A misunderstanding of reading on the web
The Times apparently worked extremely hard to get the app to mimic the look of the print edition. While this may be understandable, since the print edition is the shining example of what made the New York Times the pillar of American journalism that it likes to think it is, it ultimately shows an utter disregard for how content is read on a computer screen.
The narrow columns create a line length that just appears block-like and is quite frankly hard to read. While narrow columns may be great to quickly scan a story excerpt they are awful for any sustained article. They tire the eyes and in my opinion break up the flow of the text.
Also, the Times has incorporated advertisements into these articles as well as on the section pages. Right now many of these ads are for NY Times services, but one presumes that in the future they’ll be for corporate ads. The article to the right included Google text ads toward the end. A screenshot is to the left.
While reading an article about cadets training in cyber war games I was presented with three ads:
- I could find out about the shocking secret that coffee companies don’t want me to know
- I could help save lives through providing medical aid support in Burma
- I could get a “unique” MBA focused on IOs and NGOs
Not one of these ads is remotely connected to the content of the article. There’s no question that the Times won’t make money off of a digital business model like this one because it’s not providing anything relevant to the reader.
In addition, the Times Reader application has two sections underneath all of the other content sections that are titled “News in Video” and “News in Pictures.” What may I ask is the purpose of these?
If I want to see multimedia about a subject I’m going to want some context. Sure, you could show me a nice large photo of a Pakistani religious group burning an effigy of Obama, but I should not have to click away from that page to read more about the situation.

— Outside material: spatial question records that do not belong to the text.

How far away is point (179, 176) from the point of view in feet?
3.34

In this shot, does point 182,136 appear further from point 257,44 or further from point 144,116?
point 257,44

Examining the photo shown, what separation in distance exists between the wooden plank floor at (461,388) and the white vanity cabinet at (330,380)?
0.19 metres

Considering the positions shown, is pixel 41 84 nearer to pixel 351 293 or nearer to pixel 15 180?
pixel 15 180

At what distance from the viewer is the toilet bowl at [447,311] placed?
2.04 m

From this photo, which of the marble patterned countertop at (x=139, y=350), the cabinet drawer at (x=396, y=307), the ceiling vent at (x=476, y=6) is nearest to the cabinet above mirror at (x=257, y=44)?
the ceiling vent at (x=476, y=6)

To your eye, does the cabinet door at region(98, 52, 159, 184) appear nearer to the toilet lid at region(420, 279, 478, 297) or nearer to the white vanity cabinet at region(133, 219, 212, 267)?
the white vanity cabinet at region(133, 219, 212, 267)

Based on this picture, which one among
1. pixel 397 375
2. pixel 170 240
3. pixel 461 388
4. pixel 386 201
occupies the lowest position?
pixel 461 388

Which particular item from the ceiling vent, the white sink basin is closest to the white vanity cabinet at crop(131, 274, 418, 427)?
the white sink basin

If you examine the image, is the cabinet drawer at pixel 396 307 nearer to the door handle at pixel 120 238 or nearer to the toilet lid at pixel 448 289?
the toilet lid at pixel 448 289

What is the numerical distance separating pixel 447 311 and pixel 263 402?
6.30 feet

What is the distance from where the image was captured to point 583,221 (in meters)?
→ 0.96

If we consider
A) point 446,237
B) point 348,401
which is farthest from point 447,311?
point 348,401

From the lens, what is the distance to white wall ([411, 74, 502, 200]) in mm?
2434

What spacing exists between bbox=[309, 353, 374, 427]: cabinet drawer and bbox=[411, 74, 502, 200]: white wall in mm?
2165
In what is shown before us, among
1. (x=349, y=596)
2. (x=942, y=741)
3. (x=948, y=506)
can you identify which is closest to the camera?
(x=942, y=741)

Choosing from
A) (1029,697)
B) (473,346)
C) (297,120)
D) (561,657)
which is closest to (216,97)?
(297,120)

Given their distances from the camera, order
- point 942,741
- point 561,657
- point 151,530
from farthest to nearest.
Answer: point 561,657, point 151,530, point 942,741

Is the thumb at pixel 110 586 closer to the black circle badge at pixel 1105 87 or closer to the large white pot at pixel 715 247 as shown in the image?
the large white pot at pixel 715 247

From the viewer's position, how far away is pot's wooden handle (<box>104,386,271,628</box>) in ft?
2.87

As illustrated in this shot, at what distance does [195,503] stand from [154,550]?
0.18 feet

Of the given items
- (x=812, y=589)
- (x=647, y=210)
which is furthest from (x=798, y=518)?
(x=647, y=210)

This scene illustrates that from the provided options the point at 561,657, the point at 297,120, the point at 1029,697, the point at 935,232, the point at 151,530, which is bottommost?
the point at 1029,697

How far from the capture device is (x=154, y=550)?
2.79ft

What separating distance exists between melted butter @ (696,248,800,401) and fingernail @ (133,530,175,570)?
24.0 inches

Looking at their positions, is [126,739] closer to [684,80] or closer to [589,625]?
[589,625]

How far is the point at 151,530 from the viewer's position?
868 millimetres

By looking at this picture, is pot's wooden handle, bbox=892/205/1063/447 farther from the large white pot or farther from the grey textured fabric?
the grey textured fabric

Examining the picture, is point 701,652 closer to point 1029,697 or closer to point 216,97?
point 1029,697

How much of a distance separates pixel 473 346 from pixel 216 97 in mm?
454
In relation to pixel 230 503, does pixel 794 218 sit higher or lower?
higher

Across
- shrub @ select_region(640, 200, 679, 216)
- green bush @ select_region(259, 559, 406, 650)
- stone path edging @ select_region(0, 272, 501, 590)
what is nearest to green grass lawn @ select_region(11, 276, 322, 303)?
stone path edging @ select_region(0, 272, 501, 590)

If the Times is going to present photos and video out of the context that they are produced within then they might as well not produce that multimedia because without its context and depth its useless to me.
Content behind the paywall
As part of the Times’ ideas about making money from this application they seem to have taken the approach of walling some content off behind a paywall. For $3.95 a month you can receive full access to the content within the application. This yet again shows a complete misunderstanding of the web and of the situation that news organizations now find themselves in.
Sure, $3.95 is not that large of a payment, but this kind of mindset is still rooted in treating articles as limited commodities. Why would I pay for the access to this content when it’s available for free on the Times’ website or I could find a similar piece elsewhere?
Were the Times Reader to provide something above and beyond the traditional website, perhaps an experience that is unique to the application, then I might consider paying this fee. As it stands now though the only thing that this does is aggregate articles in one place: my RSS reader can do that and then take me to the full article free of charge on the main website.
Ultimately for all the fancy effects, time, and effort that went into creating this app it fails at creating any type of a sustainable model for news. It appears to be the product of a news organization and staff that is firmly rooted in the ideology of print journalism. The Times Reader does not feel like an amazing experience of reading a newspaper in a digital format; rather, it seems like a desperate attempt at transferring the print experience online.
This is the New York Times’ greatest failing here. They have failed to recognize the fundamental differences between digital and print. Until they do I cannot foresee them creating anything that justifies reading the news through this or the $3.95 a month subscription fee.